I was told today by one of my students that some her friends from the class are seeking extra tutoring from other teachers in the school. The reason they gave was they didn't like my teaching style.

I understand that. My style is very non-traditional. I don't give them all the information they need, or if I do then it is hidden within some information they need to sort through to figure out what part goes where. A traditional-style teaching (which the students are wanting) would be something like this, that I've seen other teachers do:

Teaching this way is comfortable for the students. After four days of working with tens of problems like this each day, they learn the skill of finding the y-intercept.

The next step: let's spend four days finding the gradient of the line.

After that, put those two things together and find the y-intercept *and* the gradient.

Finally, put it all together in an equation that looks like y=mx+c.

It's easy teaching. It's easy learning. Barely any effort has to be put into it.

I can't teach like this. I mean, I can. It's easy enough that anyone can print off worksheets filled with problems like these or hand out a textbook and let the book be the teacher. But no. It's not for me.

I have this strange idea in my head that students need to use their brains. We need to remove information from the questions so that the students need to do some planning, some preparation, before getting to the final answer. They need to understand what it means to be the y-intercept. Why is c=8 in that first question above? Is it just because that's where it crosses the axis? Or could it be found another way? Getting away from the calculation, what does the y-intercept mean? What is the context surrounding the problem? Perhaps the problem is about the number of pies there are in the fridge. After three days, there are four left. Given the equation of the line, how many were there to begin with? Oh, it's eight pies. Going further, thinking about whether this type of graph would actually work for such a context. Does the number of pies continually decrease, or does it happen in discrete values? We need to think about things in this manner.

That's what it is to think.

Below is a recent Google Slide I made for the class (with the artwork, the ideas, the scaffolding work, the designing, the research, and the math, this took just over 3 hours to produce).

I don't give them all the information. They have to go online to find it. At this point, they have been introduced to the gradient and the intercepts. They know what they are and how to calculate them.

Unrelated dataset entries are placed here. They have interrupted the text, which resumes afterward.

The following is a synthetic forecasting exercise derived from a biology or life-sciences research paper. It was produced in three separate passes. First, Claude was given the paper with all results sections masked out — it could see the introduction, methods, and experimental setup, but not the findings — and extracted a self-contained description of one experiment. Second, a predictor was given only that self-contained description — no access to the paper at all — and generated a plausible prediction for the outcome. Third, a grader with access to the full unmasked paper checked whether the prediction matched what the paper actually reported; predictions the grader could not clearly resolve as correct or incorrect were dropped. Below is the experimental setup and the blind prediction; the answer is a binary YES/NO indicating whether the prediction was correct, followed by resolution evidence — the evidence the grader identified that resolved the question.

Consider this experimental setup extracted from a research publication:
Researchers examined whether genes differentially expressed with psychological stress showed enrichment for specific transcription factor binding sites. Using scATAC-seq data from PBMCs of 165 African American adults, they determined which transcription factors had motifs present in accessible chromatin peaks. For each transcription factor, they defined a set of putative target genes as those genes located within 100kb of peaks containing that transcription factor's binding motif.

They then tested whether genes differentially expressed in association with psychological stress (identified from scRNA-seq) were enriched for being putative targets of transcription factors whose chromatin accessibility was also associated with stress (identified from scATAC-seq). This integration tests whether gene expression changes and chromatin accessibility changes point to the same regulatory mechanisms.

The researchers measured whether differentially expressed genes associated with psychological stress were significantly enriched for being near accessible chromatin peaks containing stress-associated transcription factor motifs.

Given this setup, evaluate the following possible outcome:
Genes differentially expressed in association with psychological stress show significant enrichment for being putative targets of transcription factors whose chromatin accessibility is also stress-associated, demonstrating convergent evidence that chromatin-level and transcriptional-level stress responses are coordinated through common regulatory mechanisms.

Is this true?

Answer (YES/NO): YES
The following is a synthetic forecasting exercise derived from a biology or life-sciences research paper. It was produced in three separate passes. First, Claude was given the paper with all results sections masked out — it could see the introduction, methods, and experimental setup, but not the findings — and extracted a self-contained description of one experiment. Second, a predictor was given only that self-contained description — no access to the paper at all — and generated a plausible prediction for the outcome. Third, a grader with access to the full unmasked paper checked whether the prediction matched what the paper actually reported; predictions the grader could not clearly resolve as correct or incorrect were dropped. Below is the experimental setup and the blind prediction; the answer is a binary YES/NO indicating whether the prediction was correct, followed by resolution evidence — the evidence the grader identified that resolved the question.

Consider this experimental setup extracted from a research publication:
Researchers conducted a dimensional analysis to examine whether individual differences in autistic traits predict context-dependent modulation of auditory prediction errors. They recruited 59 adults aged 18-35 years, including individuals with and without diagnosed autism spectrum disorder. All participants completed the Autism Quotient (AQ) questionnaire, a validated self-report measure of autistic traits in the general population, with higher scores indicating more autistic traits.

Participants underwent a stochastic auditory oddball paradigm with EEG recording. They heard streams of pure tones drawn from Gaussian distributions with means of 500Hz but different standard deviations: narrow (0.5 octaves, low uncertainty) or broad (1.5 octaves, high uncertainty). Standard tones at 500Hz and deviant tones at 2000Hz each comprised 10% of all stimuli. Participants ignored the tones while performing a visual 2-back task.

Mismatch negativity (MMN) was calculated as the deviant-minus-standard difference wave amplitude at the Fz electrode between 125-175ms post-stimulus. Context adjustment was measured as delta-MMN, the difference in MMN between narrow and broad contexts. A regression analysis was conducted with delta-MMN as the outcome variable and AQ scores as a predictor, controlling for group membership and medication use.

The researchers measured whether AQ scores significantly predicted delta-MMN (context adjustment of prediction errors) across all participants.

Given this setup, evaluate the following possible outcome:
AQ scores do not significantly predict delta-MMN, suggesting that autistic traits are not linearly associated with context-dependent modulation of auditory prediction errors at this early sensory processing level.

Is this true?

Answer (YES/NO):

There is a little bit of work to do when talking about rates-of-change as the gradient, but that's covered in class. The problem with this type of task? It has too many words and the students have to think about the context behind it. They just want the numbers to plug-and-chug.

This task gets us to come up with the equation. We need to search for the rate of change and the y-intercept. We need to think about why these are the m and c in the equation. Then we need to use our algebra skills to make a prediction based on the data. We're going to communicate our thinking so others can check if we're right, and we can check if others are right. We're going to not only check with others in the class, but with others on the other side of the planet. Finally, we're going to think about why our model could be wrong: What assumptions have we made? Number crunching isn't math. It's these thoughts. Instead of doing 30 questions from a textbook in a period, we do one or two problems. Quality over quantity. Understanding over basic skills.

Back to this students friends..

I had a chat to the other teacher, saying that the students might come to him for help. He told me that I can tell them to f*** off. That's exactly the response I wanted. These students need to come to me for help. They have made no effort for help. Of course, I won't tell them that. I asked this teacher if he could tell them that when they come to him. He was very happy to oblige as the same thing has happened to him in the past.

I get lots of emails from students every day. None of them from these students.

I get people staying back after class to discuss the work. Never from these students.

I get students working in class, raising their hands, talking on task with each other, discussing the problem. These students socialize in class.

**Where is the effort?** It's the math problem all over again. They're looking for the easy way. The path of least resistance. I can't give them that. Why? Because I care about them. I care about their futures. I have evidence showing how struggling through problems increases persistence and gives a greater understanding than working on skills. (I'll be adding this to the other website soon as my database to refer to at times like this).

If you're a student reading this, you need to understand that the teacher is there for you. They are there to help you. If you are struggling then ask for help. One-on-one teaching is so much more effective than whole-class teaching. I can't go at your speed and level when I have 30 kids in the class all at different stages. Ask for help.

Ironically, none of them want to be mathematicians when they grow up. They often ask "when will we use this in the real world". Ironic because they're never going to use this math directly in the real world, but it's the stuff they're complaining they want to do in class. Ironic because the skills that my tasks provide are the things that they are going to use as photographers, or actors, or hairdressers, or mechanics... and these are the tasks they want to avoid.

As you might know, I've been really struggling lately and rethinking my career choice. Over the week, I've been putting in the hard hours with professional development and talking it through with some people. The depression started to subside and I have been feeling encouraged and re-invigorated about teaching. Now, with this kind of feedback from the students, and a little something extra from another part of the school, I'm back to thinking I won't last in this profession long. It's a job that just keeps beating you down.

I apologise to the students that do like me and my teaching, but it seems the negatives outweigh the positives and I will always put my mental health first before anything.